The Psyche probe, launched in October 2023 on its way to the metallic asteroid it studies, recently performed a flyby of Mars to take advantage of its gravitational pull and continue its trajectory toward the asteroid belt. During the maneuver, the spacecraft obtained new images of the red planet.

Psyche passed within 4,609 kilometers, or 2,864 miles, of the Martian surface, and was boosted to a higher velocity after completing the gravity assist. On the approach, NASA activated onboard cameras, magnetometers, and gamma ray and neutron spectrometers to calibrate each instrument using the planet’s atmosphere and terrain.

In recent images released by the space agency, the rugged Martian surface can be seen in detail, along with traces of the solar wind that, around craters and the south polar cap, is rich in water ice.

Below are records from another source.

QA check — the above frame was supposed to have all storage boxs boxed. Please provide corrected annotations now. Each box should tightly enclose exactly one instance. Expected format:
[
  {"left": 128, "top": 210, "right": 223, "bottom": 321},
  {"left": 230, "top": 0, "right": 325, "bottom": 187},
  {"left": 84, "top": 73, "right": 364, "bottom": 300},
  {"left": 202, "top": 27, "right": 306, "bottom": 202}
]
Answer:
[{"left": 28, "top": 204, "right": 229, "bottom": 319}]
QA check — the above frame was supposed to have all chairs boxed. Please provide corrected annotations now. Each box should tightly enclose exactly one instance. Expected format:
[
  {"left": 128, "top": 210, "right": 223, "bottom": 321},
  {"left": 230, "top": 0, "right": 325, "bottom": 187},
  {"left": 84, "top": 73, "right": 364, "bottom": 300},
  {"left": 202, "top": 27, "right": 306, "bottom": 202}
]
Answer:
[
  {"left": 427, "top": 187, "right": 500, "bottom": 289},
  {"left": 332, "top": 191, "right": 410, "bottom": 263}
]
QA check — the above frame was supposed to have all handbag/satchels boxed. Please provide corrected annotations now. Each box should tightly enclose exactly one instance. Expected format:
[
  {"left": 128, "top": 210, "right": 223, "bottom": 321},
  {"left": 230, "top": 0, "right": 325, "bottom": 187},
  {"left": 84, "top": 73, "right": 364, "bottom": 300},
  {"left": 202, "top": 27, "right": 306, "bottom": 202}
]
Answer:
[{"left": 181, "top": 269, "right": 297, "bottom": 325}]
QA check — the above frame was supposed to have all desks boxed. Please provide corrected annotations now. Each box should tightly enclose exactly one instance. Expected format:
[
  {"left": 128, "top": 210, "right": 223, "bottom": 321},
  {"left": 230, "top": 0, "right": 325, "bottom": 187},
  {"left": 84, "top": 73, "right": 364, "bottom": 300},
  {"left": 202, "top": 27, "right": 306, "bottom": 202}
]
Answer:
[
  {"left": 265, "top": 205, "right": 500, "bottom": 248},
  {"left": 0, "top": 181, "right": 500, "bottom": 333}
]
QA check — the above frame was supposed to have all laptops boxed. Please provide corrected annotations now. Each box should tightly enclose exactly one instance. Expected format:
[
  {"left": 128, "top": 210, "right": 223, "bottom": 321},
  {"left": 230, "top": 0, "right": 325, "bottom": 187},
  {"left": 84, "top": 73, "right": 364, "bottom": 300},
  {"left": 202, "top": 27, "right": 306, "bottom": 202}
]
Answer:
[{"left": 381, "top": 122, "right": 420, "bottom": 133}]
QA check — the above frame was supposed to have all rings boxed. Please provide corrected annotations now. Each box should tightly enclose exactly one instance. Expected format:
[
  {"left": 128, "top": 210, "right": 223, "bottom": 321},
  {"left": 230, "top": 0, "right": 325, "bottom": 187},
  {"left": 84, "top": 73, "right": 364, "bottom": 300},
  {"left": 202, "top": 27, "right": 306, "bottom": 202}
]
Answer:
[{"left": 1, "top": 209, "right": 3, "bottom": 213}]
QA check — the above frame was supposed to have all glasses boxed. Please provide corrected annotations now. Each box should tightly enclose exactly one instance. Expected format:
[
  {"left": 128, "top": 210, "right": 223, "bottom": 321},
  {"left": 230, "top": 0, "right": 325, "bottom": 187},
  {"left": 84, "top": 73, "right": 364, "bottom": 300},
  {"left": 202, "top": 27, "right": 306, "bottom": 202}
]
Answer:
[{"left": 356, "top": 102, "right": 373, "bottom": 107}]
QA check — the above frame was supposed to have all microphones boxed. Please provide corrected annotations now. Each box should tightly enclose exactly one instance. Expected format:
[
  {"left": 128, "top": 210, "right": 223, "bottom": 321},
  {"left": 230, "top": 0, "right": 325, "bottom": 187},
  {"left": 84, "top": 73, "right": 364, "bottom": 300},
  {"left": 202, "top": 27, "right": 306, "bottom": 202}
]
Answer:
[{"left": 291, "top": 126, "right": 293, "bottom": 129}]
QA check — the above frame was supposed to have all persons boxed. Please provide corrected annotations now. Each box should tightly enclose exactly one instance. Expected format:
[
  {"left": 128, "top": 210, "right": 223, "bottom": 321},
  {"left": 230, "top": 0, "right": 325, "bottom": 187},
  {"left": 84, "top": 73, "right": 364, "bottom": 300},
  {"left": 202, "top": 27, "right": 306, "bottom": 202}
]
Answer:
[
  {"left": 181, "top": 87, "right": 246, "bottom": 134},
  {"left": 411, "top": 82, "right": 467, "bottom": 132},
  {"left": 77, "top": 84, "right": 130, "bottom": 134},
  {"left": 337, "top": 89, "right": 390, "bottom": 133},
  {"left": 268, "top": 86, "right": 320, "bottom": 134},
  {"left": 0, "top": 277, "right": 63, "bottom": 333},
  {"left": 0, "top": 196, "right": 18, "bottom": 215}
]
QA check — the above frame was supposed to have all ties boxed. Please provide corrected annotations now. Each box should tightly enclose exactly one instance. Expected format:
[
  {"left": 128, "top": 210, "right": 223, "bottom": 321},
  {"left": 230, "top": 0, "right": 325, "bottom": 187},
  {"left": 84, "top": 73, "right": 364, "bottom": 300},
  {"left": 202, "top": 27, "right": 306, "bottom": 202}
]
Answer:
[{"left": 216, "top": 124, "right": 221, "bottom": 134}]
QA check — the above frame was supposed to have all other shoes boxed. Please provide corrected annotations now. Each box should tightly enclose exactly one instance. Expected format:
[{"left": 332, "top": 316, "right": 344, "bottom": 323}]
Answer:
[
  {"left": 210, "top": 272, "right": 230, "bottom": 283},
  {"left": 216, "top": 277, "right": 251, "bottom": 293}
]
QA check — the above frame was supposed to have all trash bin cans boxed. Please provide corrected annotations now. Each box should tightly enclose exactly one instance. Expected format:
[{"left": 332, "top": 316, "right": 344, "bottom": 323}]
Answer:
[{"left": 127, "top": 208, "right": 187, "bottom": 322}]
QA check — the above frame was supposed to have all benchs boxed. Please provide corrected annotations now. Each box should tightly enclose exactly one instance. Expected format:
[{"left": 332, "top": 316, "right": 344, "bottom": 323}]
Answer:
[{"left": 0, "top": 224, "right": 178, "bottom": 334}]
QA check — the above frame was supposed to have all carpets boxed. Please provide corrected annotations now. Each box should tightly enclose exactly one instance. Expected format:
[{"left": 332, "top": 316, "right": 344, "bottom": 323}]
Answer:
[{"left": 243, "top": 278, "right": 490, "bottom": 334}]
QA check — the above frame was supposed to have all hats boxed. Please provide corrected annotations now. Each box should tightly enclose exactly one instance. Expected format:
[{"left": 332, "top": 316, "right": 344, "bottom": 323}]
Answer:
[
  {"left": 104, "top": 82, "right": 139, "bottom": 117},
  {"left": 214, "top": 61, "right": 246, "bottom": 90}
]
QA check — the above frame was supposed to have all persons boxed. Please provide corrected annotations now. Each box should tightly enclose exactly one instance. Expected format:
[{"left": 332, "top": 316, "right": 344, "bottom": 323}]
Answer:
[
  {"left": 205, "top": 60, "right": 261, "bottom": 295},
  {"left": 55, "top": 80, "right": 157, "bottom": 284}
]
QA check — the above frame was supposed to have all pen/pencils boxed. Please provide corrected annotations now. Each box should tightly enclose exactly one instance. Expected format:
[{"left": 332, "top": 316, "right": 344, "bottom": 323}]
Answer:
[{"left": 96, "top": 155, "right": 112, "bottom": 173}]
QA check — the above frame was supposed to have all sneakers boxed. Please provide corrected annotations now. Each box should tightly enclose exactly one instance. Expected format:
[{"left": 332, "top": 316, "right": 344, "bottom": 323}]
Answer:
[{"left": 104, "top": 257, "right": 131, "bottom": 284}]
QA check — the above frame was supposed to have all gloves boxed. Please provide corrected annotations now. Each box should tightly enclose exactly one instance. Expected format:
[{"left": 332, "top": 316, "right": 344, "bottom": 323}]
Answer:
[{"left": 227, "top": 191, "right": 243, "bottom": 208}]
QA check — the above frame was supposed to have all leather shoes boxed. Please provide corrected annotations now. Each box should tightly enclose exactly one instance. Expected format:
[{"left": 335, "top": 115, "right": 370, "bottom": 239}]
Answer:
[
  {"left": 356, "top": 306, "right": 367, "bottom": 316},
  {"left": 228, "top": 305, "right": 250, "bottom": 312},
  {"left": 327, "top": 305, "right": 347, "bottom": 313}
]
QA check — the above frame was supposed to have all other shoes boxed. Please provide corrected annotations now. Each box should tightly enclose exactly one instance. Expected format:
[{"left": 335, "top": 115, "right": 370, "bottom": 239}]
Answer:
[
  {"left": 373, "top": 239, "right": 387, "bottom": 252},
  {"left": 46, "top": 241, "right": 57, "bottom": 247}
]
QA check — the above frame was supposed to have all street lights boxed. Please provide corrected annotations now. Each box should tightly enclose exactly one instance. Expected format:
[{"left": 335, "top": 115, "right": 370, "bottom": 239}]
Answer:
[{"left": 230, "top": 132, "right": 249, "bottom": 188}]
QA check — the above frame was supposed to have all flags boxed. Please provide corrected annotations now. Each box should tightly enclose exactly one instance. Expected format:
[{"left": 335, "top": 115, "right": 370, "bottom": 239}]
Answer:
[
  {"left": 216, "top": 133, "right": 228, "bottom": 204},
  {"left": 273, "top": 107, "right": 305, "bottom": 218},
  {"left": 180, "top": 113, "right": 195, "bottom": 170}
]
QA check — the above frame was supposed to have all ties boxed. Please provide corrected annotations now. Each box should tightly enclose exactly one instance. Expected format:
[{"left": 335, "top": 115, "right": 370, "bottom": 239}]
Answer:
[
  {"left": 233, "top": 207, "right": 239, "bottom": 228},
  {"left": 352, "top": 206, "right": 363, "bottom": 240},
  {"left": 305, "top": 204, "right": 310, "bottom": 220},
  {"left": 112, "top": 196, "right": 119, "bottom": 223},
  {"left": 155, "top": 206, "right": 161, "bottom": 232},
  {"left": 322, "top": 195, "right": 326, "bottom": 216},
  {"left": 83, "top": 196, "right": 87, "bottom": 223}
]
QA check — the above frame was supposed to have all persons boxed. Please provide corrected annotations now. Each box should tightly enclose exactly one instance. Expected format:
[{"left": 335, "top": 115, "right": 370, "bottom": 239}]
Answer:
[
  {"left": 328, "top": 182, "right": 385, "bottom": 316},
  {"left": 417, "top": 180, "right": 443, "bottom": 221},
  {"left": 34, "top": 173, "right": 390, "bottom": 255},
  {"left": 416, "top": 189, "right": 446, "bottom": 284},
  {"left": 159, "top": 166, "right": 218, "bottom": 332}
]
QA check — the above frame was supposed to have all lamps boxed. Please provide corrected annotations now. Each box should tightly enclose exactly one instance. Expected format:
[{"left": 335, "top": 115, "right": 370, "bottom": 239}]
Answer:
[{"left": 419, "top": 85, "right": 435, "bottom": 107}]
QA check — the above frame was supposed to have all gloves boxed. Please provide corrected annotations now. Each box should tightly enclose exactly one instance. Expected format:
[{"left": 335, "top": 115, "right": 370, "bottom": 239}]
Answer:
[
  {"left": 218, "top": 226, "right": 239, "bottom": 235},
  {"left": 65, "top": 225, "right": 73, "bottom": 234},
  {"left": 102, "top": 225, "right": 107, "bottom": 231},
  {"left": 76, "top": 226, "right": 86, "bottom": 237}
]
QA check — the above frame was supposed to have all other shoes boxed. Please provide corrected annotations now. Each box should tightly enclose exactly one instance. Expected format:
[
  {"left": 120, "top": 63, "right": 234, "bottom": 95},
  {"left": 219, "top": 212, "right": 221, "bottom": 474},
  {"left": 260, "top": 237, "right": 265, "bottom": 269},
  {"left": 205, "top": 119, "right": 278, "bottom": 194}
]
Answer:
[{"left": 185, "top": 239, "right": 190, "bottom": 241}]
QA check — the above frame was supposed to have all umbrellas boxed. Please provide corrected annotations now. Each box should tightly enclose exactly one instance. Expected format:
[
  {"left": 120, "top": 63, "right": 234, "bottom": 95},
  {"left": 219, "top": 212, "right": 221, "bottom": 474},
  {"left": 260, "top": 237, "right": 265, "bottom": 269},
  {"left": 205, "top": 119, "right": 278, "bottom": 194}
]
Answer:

“We’ve captured thousands of images of the approach to Mars and of the planet’s surface and atmosphere at close approach. This dataset provides unique and important opportunities for us to calibrate and characterize the performance of the cameras, as well as test the early versions of our image processing tools being developed for use at the asteroid Psyche,” said Jim Bell, Psyche’s imager instrument lead at Arizona State University.

One of the first pictures taken by the Psyche mission.

Photograph: NASA/JPL-Caltech/ASU

According to the mission scientists, after its flyby of Mars, the probe reached a speed of 1,600 kilometers (or 994 miles) per hour while moving its orbit by one degree. The goal is to reach Psyche in the summer of 2029.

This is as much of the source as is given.